First published in 1975 and updated in 1978, Cheap Chic was a guide to personal style that blew a big raspberry to establishment norms with a pugnacious manifesto: “Fashion as a dictatorship of the elite is dead. Nobody knows better than you what you should wear or how you should look.”
This month, Cheap Chic by Caterine Milinaire and Carol Troy has been reissued by Three Rivers Press.
The book features pages of outfits featuring celebrities like a young Fran Lebowitz and even a preppy Lauren Hutton.
Cheap Chic co-author Caterine Milinaire told the New York Times Cheap Chic wasn’t about buying tons of fast fashion.
“I always worried about the high price of chasing cheap, the human cost.

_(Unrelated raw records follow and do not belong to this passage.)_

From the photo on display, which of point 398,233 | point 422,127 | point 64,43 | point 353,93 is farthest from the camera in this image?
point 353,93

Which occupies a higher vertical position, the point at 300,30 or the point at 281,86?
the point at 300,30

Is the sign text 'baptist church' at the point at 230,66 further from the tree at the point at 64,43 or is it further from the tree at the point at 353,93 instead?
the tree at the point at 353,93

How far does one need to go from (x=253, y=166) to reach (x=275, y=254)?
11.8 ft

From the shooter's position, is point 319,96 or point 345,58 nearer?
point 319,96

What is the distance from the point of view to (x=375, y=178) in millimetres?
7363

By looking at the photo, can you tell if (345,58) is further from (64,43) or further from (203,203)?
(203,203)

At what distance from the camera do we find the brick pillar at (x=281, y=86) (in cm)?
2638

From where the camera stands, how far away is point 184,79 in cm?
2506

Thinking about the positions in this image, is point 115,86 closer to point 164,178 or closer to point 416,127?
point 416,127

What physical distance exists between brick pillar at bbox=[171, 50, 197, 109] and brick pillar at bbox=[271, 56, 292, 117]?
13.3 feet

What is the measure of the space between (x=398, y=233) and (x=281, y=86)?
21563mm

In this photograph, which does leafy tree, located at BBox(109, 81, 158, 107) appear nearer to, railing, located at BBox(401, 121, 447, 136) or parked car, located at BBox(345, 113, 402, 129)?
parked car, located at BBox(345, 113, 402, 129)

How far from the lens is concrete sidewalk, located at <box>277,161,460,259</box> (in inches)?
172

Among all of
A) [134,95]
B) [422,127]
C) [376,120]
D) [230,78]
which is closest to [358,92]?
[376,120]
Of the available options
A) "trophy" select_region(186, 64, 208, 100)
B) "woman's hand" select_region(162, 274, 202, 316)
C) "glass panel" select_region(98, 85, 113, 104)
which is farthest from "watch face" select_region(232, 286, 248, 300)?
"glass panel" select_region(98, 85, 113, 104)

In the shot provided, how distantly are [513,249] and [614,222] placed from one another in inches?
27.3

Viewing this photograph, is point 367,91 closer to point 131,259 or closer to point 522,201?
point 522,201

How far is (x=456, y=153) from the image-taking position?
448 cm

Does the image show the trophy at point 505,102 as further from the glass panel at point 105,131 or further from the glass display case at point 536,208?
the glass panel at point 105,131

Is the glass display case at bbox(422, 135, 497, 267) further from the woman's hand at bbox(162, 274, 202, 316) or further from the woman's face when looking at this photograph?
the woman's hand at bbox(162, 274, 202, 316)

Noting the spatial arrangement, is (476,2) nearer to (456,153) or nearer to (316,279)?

Whatever comes out of the sweatshops is not what we want to be wearing on our backs.”
Tonne Goodman, fashion director at Vogue tells the New York Times, she “had spent the day at fashion shows and was truly horrified, she said, by the rail-thin models she saw there. ‘So this is on my mind,’ she said, as she quoted from the book’s introduction: ‘The most basic element of Cheap Chic is the body you hang your clothes on. Building a healthy, lively body is far cheaper than buying a lot of clothes to distract from it. What more feminist manifesto can you have than that?”